Five-dimensional Supergravity and Hyperbolic Kac-Moody Algebra G2H

TL;DR

This paper explores the connection between a one-dimensional sigma model based on the hyperbolic Kac-Moody algebra G2H and five-dimensional N=2 supergravity, revealing structural similarities and computational insights into their equations of motion.

Contribution

It establishes a link between the G2H sigma model and D=5, N=2 supergravity, extending previous analyses from D=11 supergravity and computing root multiplicities.

Findings

Matching of equations of motion up to level l<=3

Identification of singlets at levels 4k, 2,3

Remaining puzzle at level 4 singlet

Abstract

Motivated by the recent analysis of the E10 sigma model for the study of M theory, we study a one-dimensional sigma model associated with the hyperbolic Kac-Moody algebra G2H and its link to D=5, N=2 pure supergravity, which closely resembles in many ways D=11 supergravity.
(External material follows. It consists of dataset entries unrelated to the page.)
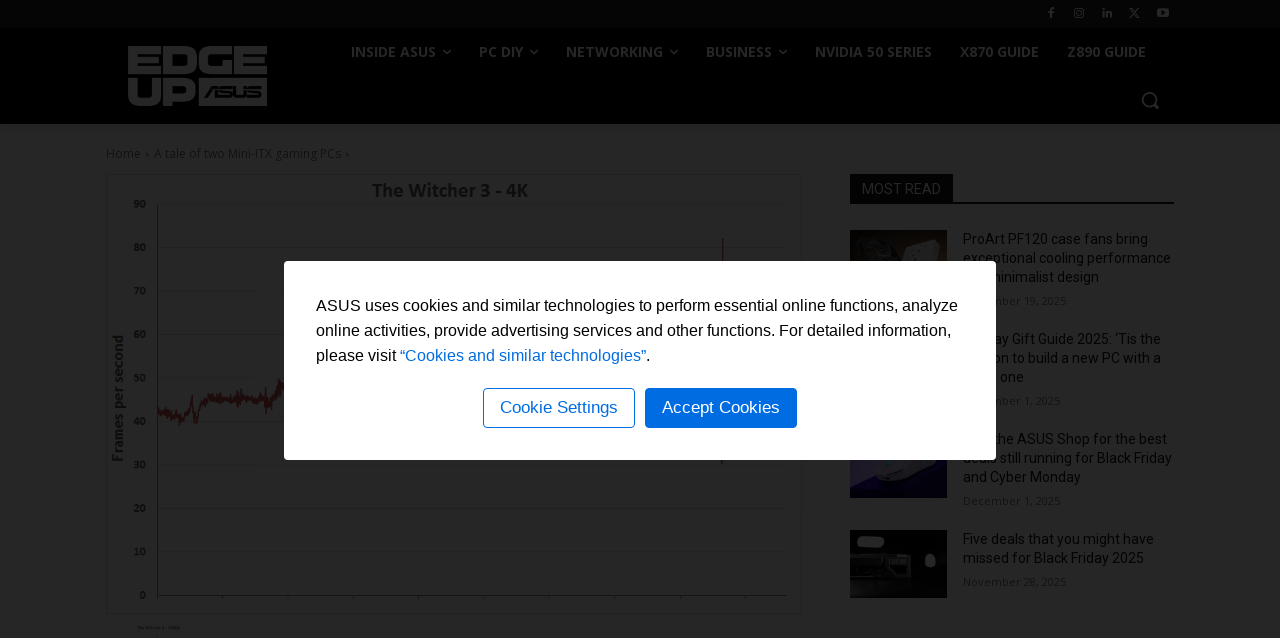

--- FILE ---
content_type: text/css
request_url: https://edgeup.asus.com/wp-content/themes/Newspaper-child/style.css?ver=12.7.1c
body_size: 1446
content:
/*
Theme Name:     Newspaper 7 Child theme
Theme URI: 		http://themeforest.net/user/tagDiv/portfolio
Description:    Child theme made by tagDiv
Author:         tagDiv
Author URI: 	http://themeforest.net/user/tagDiv/portfolio
Template:       Newspaper
Version:        7.0c
*/


/*  ----------------------------------------------------------------------------
    This file will load automatically when the child theme is active. You can use it
    for custom CSS.
*/

.td-menu-background:before {
    content: '';
    width: 100%;
    height: 100%;
    position: absolute;
    top: 0;
    left: 0;
    opacity: 0.98;
    background: rgb(49,59,69);
    background: -webkit-gradient(180deg, rgba(49,59,69,1) 50%, rgba(85,91,93,1) 100%);
    background: linear-gradient(180deg, rgba(49,59,69,1) 50%, rgba(85,91,93,1) 100%);
}

/*== LinkedIn Share Button ==*/
.td-classic-linkedin{
  position: relative;
  top: -1px;
  left: 7px;
}

.td-post-sharing-top .td-social-linkedin, .td-post-sharing-bottom .td-social-linkedin {
 background-color: #0077b5;
 margin-right: 10px;
 display: inline-block;
 vertical-align: middle;
}

.td-post-sharing-top .td-social-linkedin .IN-widget a[id$="link"], .td-post-sharing-bottom .td-social-linkedin .IN-widget a[id$="link"] {
 display: block !important;
 min-height: 40px !important;
}

@media (min-width: 1141px) {
 .td-classic-sharing ul {
  margin:0 0 0 20px;
 }
}

.td-social-pinterest {
 margin-right: 10px;
}

@media (max-width: 320px) {
 .td-social-pinterest {
   margin-right: 0px;
 }
}

/*== Hatch WTB API styling ==*/
#hatch_url {
  position: absolute;
  z-index: 9001;
  margin-top: 11px;
  opacity: 1;
  background-color: rgb(255, 255, 255);
  transition: opacity 0.5s ease;
  width: 211px;
}
.hatch_ctnr {border-radius: 3px; position: relative;box-shadow: rgba(0, 0, 0, 0.2) 0px 0px 10px 2px, rgba(0, 0, 0, 0.1) 0px 0px 0px 1px; }
.hatch_ctnr:after {
  content: "";
  position: absolute;
  width: 0;
  height: 0;
  border-left: 10px solid transparent;
  border-right: 10px solid transparent;
  border-bottom: 10px solid #fff;
  z-index: 9999;
  top: -9px;
  left: 9px;
}
.hatch_ctnr:before {
  content: "";
  position: absolute;
  width: 0;
  height: 0;
  border-left: 10px solid transparent;
  border-right: 10px solid transparent;
  border-bottom: 10px solid #999;
  top: -10px;
  left: 9px;
}
.hatch_ctnr a div{
  border-collapse: collapse;
  box-sizing: content-box;
  vertical-align: middle;
  display: table-cell;
  height: 30px;
  line-height: 25px;
  font-size: 15px;
  max-width: 150px;
  white-space: nowrap;
  text-overflow: ellipsis;
  border-bottom: 1px solid rgb(221, 221, 221);
  padding: 8px 10px;
  overflow: hidden;
}
.hatch_ctnr a:first-child div:first-child {
  border-top-left-radius: 3px;
}
.hatch_ctnr a:first-child div:last-child {
  border-top-right-radius: 3px;
}
.hatch_ctnr a:last-child div:first-child {
  border-bottom-left-radius: 3px;
}
.hatch_ctnr a:last-child div:last-child {
  border-bottom-right-radius: 3px;
}
.hatch_ctnr a:hover div:first-child {
  box-shadow: inset 4px 0 0 0 #0098d7;
}
.hatch_ctnr a:hover div:last-child {
  box-shadow: inset -4px 0 0 0 #0098d7;
}
.hatch_ctnr a{display:table-row;text-align:center;text-decoration:none;color:#666666;font-size:0.8em;}
.hatch_ctnr a img{
  height: 100%;
  max-width: inherit;
  vertical-align: middle;
  border-width: 0px;
  border-style: initial;
  border-color: initial;
  border-image: initial;
}
.hatch_ctnr .no_stock {color: #b4b4b4;}
.hatch_ctnr .stock {color:#0098d7; width: 100px;}
.hatch_ctnr .stock:before {
  content: "";
  display: inline-block;
  width: 4px;
  height: 8px;
  transform: rotate(45deg);
  box-sizing: content-box;
  border-style: solid;
  border-width: 0px 3px 3px 0px;
  margin: 0px 7px 1px 3px;
}
.hatch_ctnr span {
  padding: 10px;
  display: block;
  cursor: default;
  color: #666;
  font-size: 14px;
}
.cta_link{color:#0098d7; margin: 0 auto; text-align: center;cursor:pointer; position: relative;}
.cta_btn{width: 100%; display: block; background-color:#0098d7; color:#FFF; padding:10px; margin: 0 auto; text-align: center;cursor:pointer; position: relative;word-wrap: break-word;line-height: 1.1rem;}
.hatch_ctnr:before, .hatch_ctnr:after {
  left: 0;
  right: 0;
  margin: 0 auto;
}

/* ASUS Subscribe Btn - table-press */
.subscribe {
  display: table;
  width: 100%;
  text-align: center;
  margin-bottom:30px;
}
.subscribe-tb {
  display: table-cell;
  width: 50%;
}
.subscribe .region {
  display: table;
  width: 100%;
}
.subscribe-tb .btn {
  display: table-cell;
  width: 50%;
}
.subscribe-tb .form_question_button {
  background-color: #4db2ec;
  color:#fff;
  padding: 7px 10px;
  border: none;
  border-radius: 4px;
}
.subscribe-tb .form_question_button:hover {
  background-color: #1b95e0;
}
@media screen and (max-width: 480px) {
  .subscribe-tb {
    display: block;
    width: 100%;
    margin-bottom: 30px;
  }
}

/* ASUS Legal Pop up */
.legal-container-pop-up {
  display: block;
  position: fixed;
  width: 100%;
  bottom: 0;
  z-index: 999;
  background-color: #424242;
}
.pop-up-inner {
  position: relative;
  padding: 30px;
  color: #fff;
  max-width: 1100px;
  margin: 0 auto;
}
.pop-up-close {
  position: absolute;
  top: 20px;
  right: 20px;
  background-color: #1b95e0;
  background-image: url("images/icons/icon-popup-close.png");
  background-repeat: no-repeat;
  background-position: center;
  background-size: 13px;
  height: 17px;
  width: 17px;
}
.pop-up-content {
  width: 80%;
  margin-left: 0;
}
@media screen and (max-width: 480px) {
  .pop-up-content {
    width: 100%;
    margin: 0 auto;
  }
}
The bosonic equations of motion and the Bianchi identity for D=5 pure supergravity match the equations of the level l<=3 truncation of the G2H sigma model up to higher level terms, just as they do for the D=11 case. We also compute low level root and outer multiplicities in the A3 decomposition, and indeed find singlets at l=4k, k=2,3,... corresponding to the scaling of ER^{k+1} terms, although the missing singlet at l =4 remains a puzzle.